| DATA BLOCK |
-*-*-

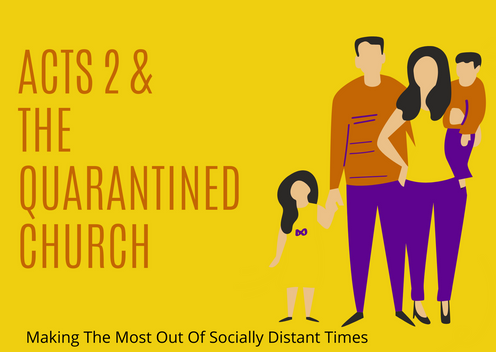 Acts 2 & The Quarantined Church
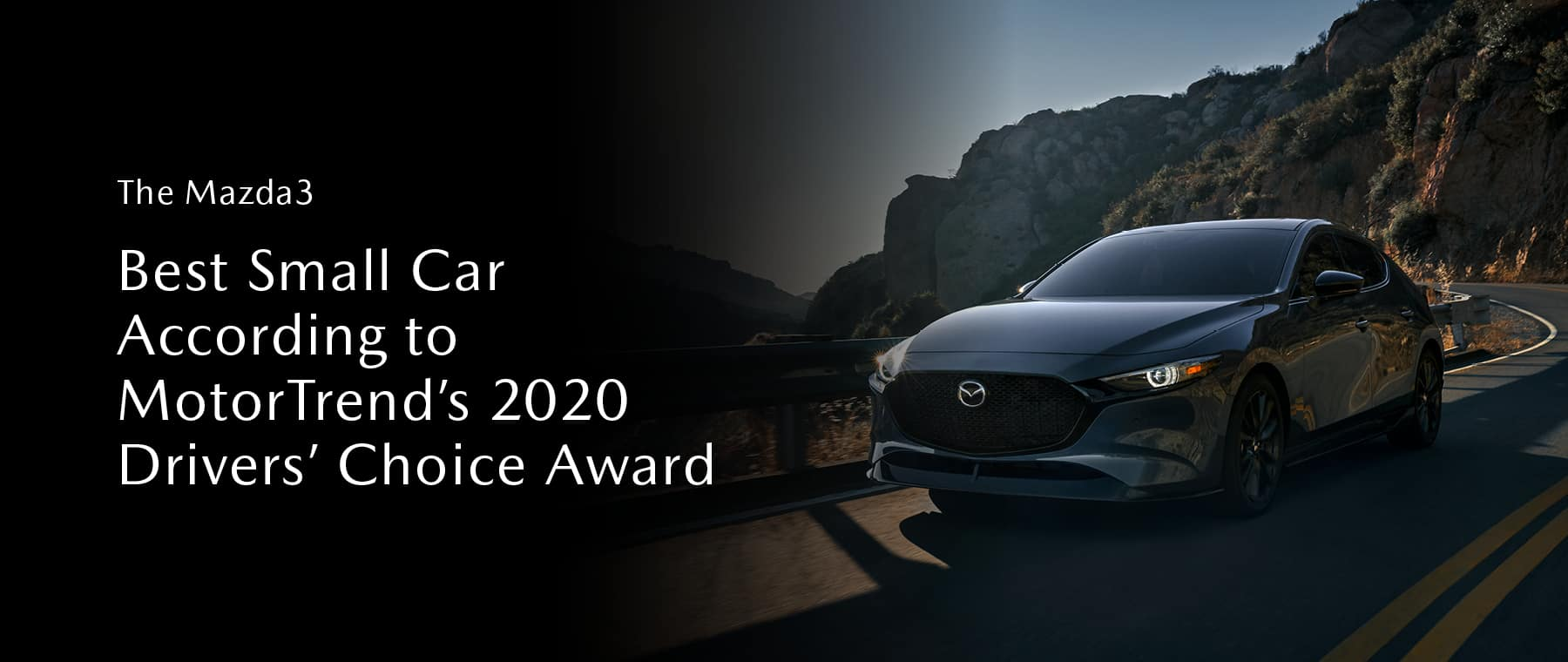Tha Mazda3. Best small car according to MotorTrend's 2020 Drivers' Choice Award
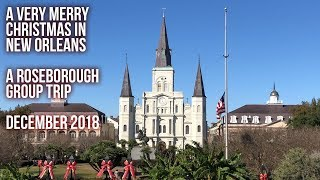 A Very Merry Christmas in New Orleans - A Roseborough Group Trip - December 2018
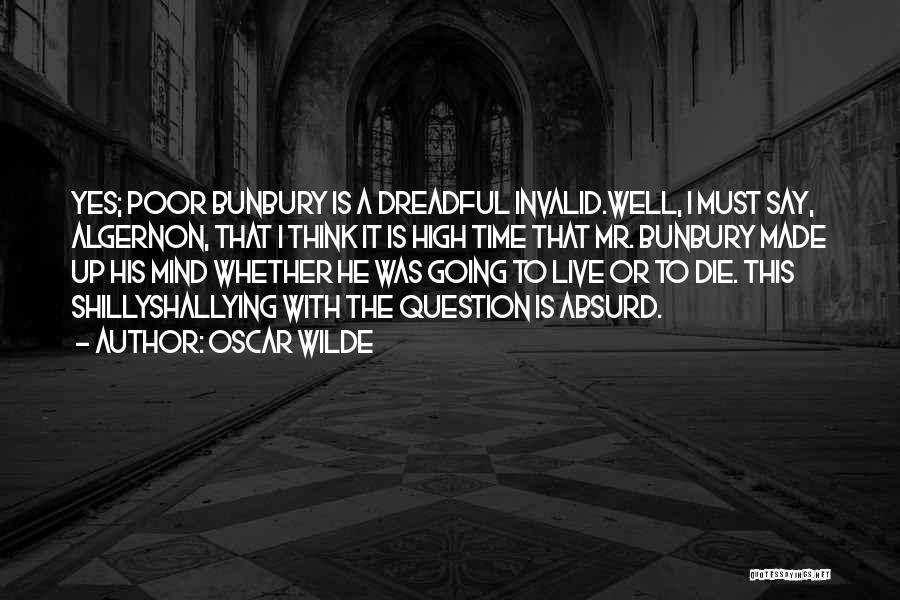 I Must Die Quotes By Oscar Wilde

-*-*-

| PROBLEM TO SOLVE |
An exact repeat of all the data is required, pictures excluded.

| WRITTEN ANSWER |
 Acts 2 & The Quarantined Church
Tha Mazda3. Best small car according to MotorTrend's 2020 Drivers' Choice Award
 A Very Merry Christmas in New Orleans - A Roseborough Group Trip - December 2018
 I Must Die Quotes By Oscar Wilde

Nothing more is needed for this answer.